**Exercise:**
Only the lines from the start of the material through the line containing "scientific name: Dremomys rufigenis" are to be extracted, exactly as they appear.

### Excerpted data ###

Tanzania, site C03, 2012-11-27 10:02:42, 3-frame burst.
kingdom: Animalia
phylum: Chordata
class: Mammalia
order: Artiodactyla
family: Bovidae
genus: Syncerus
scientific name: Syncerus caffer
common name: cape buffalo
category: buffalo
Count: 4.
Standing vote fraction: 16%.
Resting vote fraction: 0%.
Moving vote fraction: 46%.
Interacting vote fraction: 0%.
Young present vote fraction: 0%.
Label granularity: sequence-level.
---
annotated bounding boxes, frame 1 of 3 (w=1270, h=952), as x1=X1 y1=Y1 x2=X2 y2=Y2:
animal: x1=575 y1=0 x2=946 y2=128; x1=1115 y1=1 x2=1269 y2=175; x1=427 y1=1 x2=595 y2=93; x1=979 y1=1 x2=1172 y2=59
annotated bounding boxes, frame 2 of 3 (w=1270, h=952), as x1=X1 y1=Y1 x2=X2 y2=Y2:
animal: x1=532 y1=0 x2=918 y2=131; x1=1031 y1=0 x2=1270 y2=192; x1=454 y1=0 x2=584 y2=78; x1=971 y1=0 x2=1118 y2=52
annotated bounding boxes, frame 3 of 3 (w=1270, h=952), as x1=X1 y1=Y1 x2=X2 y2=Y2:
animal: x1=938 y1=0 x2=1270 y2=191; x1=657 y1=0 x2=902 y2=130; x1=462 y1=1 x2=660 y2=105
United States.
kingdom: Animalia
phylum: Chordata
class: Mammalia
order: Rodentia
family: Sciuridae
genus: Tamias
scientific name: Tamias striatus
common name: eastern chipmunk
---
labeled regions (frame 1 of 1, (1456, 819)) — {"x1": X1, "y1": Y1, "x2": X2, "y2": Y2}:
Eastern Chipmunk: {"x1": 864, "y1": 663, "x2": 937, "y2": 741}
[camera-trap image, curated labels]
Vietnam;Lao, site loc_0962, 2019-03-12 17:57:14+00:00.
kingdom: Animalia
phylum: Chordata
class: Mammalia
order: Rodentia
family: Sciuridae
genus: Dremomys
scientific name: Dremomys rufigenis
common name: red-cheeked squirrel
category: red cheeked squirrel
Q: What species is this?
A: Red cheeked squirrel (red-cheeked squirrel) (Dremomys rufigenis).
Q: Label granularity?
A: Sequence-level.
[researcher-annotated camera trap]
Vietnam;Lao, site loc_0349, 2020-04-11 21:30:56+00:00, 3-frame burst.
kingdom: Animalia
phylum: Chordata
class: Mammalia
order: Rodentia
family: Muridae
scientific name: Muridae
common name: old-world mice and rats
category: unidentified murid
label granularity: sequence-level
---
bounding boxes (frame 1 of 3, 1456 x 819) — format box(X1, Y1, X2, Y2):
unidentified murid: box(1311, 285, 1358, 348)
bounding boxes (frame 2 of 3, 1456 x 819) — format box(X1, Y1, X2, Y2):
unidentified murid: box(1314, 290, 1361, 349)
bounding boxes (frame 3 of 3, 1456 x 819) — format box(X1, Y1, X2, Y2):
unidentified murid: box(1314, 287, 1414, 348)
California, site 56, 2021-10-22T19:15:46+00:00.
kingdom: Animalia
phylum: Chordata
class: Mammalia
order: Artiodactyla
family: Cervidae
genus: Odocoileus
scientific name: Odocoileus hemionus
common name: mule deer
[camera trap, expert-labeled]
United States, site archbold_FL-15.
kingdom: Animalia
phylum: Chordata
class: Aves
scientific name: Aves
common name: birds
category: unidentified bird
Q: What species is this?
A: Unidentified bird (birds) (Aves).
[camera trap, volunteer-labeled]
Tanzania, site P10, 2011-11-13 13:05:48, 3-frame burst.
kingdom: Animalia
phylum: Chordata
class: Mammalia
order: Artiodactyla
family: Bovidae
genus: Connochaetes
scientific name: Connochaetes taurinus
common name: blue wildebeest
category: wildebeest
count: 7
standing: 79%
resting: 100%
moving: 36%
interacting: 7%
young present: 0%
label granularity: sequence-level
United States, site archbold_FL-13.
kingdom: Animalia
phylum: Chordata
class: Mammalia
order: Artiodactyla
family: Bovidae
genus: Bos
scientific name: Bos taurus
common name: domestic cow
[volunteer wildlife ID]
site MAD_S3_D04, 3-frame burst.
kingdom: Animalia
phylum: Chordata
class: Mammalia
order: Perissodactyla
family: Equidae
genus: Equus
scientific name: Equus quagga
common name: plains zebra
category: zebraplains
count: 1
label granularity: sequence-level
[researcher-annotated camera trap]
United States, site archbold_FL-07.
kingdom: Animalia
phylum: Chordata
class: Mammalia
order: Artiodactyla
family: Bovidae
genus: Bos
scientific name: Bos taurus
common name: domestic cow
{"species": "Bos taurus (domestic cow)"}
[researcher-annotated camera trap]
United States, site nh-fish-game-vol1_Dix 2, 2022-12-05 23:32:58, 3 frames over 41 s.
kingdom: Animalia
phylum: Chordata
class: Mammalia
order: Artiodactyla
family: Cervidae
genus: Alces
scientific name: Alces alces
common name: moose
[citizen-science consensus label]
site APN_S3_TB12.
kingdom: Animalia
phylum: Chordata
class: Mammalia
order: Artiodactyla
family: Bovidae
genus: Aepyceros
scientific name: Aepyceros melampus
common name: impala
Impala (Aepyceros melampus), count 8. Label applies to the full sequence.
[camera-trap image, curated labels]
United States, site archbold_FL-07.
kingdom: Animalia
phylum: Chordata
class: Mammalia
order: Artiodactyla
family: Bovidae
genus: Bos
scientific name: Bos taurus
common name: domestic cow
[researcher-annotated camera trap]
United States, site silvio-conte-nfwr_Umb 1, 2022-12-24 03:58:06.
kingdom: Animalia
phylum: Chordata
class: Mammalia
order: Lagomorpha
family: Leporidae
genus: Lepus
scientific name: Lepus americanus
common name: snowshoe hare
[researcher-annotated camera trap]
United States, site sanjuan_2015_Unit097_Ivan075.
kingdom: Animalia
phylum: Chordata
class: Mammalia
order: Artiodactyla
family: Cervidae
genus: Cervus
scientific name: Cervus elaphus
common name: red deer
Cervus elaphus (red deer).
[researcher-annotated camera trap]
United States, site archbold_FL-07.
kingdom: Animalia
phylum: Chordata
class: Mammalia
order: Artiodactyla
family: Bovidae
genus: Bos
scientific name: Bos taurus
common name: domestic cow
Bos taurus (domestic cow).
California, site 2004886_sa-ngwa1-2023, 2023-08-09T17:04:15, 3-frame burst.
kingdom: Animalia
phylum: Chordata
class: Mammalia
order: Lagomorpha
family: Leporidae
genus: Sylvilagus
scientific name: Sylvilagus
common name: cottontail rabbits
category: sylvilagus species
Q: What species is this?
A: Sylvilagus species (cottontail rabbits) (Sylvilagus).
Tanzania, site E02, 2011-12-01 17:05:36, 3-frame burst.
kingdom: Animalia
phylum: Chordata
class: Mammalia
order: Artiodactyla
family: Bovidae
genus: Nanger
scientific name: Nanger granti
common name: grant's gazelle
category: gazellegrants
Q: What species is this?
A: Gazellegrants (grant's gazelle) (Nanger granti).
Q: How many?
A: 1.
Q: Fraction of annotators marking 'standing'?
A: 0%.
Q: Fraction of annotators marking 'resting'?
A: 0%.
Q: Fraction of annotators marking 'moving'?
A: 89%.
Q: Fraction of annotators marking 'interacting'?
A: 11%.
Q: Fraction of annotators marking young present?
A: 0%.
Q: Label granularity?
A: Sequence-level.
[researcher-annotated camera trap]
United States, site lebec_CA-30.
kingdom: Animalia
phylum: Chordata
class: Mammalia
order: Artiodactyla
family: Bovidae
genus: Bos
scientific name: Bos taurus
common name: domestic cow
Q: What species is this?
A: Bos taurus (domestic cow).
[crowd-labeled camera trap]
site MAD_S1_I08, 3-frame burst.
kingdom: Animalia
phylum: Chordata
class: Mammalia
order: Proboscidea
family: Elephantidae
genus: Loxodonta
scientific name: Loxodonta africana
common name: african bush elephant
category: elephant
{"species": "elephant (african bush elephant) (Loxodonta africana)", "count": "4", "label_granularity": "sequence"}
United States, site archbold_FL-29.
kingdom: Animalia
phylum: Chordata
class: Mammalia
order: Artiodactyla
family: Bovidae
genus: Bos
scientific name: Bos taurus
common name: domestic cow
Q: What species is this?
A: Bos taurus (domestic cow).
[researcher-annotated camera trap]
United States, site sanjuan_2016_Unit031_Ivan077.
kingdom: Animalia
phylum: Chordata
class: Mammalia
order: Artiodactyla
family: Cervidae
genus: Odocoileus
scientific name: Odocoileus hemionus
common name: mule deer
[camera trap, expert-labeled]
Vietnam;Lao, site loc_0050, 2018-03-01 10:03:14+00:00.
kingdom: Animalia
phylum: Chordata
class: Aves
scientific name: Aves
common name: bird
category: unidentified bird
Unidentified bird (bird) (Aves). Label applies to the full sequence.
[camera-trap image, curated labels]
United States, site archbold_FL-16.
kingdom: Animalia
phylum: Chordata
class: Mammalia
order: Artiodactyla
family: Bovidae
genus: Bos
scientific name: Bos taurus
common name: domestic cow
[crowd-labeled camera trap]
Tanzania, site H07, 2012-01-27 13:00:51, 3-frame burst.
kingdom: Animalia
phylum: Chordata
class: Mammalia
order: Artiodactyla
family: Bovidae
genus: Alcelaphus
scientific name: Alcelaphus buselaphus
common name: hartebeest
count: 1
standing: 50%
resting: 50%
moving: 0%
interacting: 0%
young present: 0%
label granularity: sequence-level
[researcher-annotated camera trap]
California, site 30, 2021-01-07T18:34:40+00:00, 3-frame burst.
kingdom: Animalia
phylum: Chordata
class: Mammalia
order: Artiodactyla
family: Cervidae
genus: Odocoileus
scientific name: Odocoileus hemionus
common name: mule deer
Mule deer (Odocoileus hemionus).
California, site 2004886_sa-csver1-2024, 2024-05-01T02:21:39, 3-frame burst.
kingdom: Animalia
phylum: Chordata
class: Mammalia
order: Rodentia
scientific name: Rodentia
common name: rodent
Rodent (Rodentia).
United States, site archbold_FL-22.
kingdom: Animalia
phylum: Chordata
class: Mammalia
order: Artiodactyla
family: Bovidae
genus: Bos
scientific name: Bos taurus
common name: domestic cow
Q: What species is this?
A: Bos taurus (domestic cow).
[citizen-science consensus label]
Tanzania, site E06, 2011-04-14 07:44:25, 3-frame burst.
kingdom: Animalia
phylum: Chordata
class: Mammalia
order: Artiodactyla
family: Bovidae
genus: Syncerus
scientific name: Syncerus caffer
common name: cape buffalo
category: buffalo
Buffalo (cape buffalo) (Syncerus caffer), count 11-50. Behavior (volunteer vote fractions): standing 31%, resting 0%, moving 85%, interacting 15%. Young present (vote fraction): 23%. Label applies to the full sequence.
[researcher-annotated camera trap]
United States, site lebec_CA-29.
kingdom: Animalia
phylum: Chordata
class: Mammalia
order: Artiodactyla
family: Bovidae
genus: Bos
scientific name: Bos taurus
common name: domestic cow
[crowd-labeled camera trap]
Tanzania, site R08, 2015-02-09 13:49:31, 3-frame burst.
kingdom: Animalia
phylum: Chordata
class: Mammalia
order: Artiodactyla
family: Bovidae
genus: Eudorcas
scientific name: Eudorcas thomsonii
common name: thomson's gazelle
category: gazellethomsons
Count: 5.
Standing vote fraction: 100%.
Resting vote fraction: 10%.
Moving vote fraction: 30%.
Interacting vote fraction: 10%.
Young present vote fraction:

###

**Response to this task:**
Tanzania, site C03, 2012-11-27 10:02:42, 3-frame burst.
kingdom: Animalia
phylum: Chordata
class: Mammalia
order: Artiodactyla
family: Bovidae
genus: Syncerus
scientific name: Syncerus caffer
common name: cape buffalo
category: buffalo
Count: 4.
Standing vote fraction: 16%.
Resting vote fraction: 0%.
Moving vote fraction: 46%.
Interacting vote fraction: 0%.
Young present vote fraction: 0%.
Label granularity: sequence-level.
---
annotated bounding boxes, frame 1 of 3 (w=1270, h=952), as x1=X1 y1=Y1 x2=X2 y2=Y2:
animal: x1=575 y1=0 x2=946 y2=128; x1=1115 y1=1 x2=1269 y2=175; x1=427 y1=1 x2=595 y2=93; x1=979 y1=1 x2=1172 y2=59
annotated bounding boxes, frame 2 of 3 (w=1270, h=952), as x1=X1 y1=Y1 x2=X2 y2=Y2:
animal: x1=532 y1=0 x2=918 y2=131; x1=1031 y1=0 x2=1270 y2=192; x1=454 y1=0 x2=584 y2=78; x1=971 y1=0 x2=1118 y2=52
annotated bounding boxes, frame 3 of 3 (w=1270, h=952), as x1=X1 y1=Y1 x2=X2 y2=Y2:
animal: x1=938 y1=0 x2=1270 y2=191; x1=657 y1=0 x2=902 y2=130; x1=462 y1=1 x2=660 y2=105
United States.
kingdom: Animalia
phylum: Chordata
class: Mammalia
order: Rodentia
family: Sciuridae
genus: Tamias
scientific name: Tamias striatus
common name: eastern chipmunk
---
labeled regions (frame 1 of 1, (1456, 819)) — {"x1": X1, "y1": Y1, "x2": X2, "y2": Y2}:
Eastern Chipmunk: {"x1": 864, "y1": 663, "x2": 937, "y2": 741}
[camera-trap image, curated labels]
Vietnam;Lao, site loc_0962, 2019-03-12 17:57:14+00:00.
kingdom: Animalia
phylum: Chordata
class: Mammalia
order: Rodentia
family: Sciuridae
genus: Dremomys
scientific name: Dremomys rufigenis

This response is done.